Former Attorney General Bill Barr doesn’t want Donald Trump to be the 2024 GOP nominee, but if that happens the former Justice Department chief says he can’t imagine voting for anyone else.
Mr Barr made the comments in an interview with NBC News, which was broadcast on Monday. During the interview Mr Barr heaped excoriating criticism on his former boss for his efforts to overturn the election and his anger towards people who stood up against his false claims, but made clear that he was still a loyal Republican.
His remarks came despite a new attack launched by the former president in response to the behind-the-scenes revelations found in Mr Barr’s upcoming memoir which referred to his former AG as “cowardly” and lazy. Mr Trump is now political enemies with both of the men who served as the US attorney general during his tenure, despite both originally being his close allies.
"The president is a man who when he is told something he doesn't want to hear, he immediately throws a tantrum and attacks a person personally," said Mr Barr to NBC’s Lester Holt.
Of Mr Trump, he added: “[A]fter the election, he went off the rails.
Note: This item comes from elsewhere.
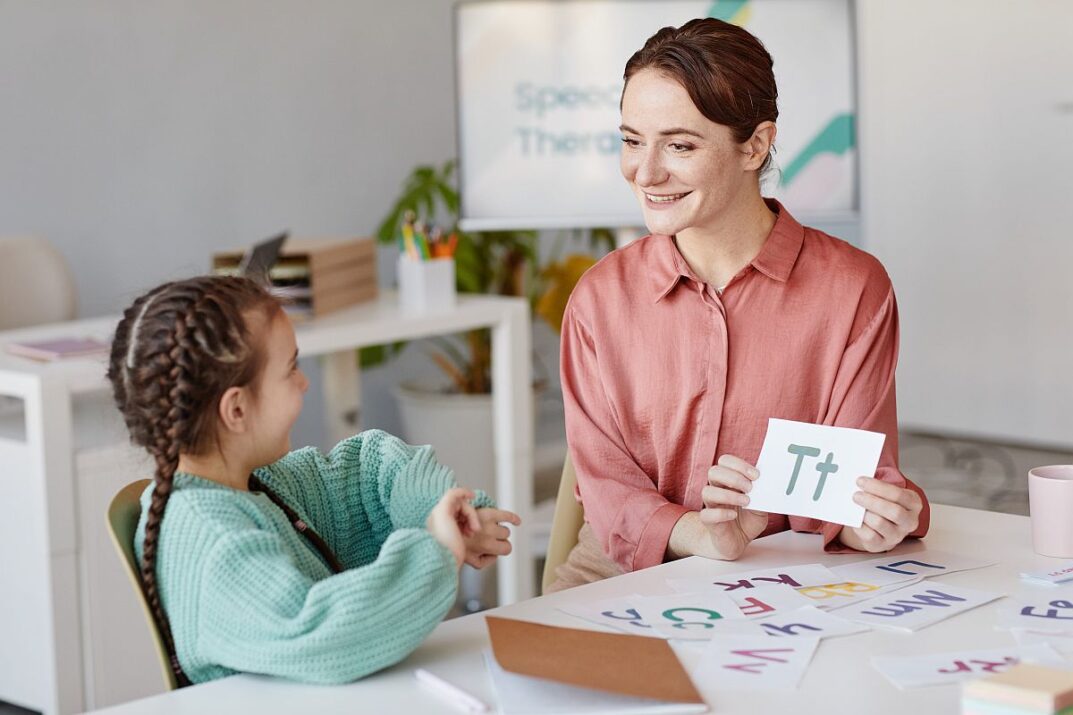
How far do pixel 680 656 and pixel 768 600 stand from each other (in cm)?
18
He wouldn't listen to anybody except a little coterie of sycophants who were telling him what he wanted to hear."
Mr Barr famously broke with Mr Trump in late 2020 and refused to support what he called the president’s “bullsh-t” claims of widespread voter fraud that the Trump campaign falsely claimed were responsible for Joe Biden’s victory.
In reality, Mr Trump’s team was never able to come up with any tangible evidence of voter fraud on a significant scale, and their legal efforts to halt the certification of the 2020 election fell flat in every state. Still, driven by Mr Trump’s false claims, his supporters would go on to attack Congress on Jan 6 and attempt to thwart the certification of the election results.
But despite the events of January 6, Mr Barr said in his interview that he would still vote for Mr Trump should he win the 2024 GOP nomination, due to the threat supposedly posed by the values of who Mr Barr sees as his true opponents: The Democratic Party.
"Well, I certainly have made it clear. I don't think he should be our nominee and I'm going to support somebody else for the nominee," he told NBC News.
He then added, however: "Because I believe that the greatest threat to the country is the progressive agenda being pushed by the Democratic Party, it's inconceivable to me that I wouldn't vote for the Republican nominee.”
Mr Trump remains the wide favourite to win the 2024 GOP nomination. A recent straw poll of Republicans at the annual Conservative Political Action Conference (CPAC) in Florida showed Mr Trump dominating the field of potential candidates, with only Florida’s Gov Ron DeSantis coming anywhere close (but still a ways away) from Mr Trump’s level of support.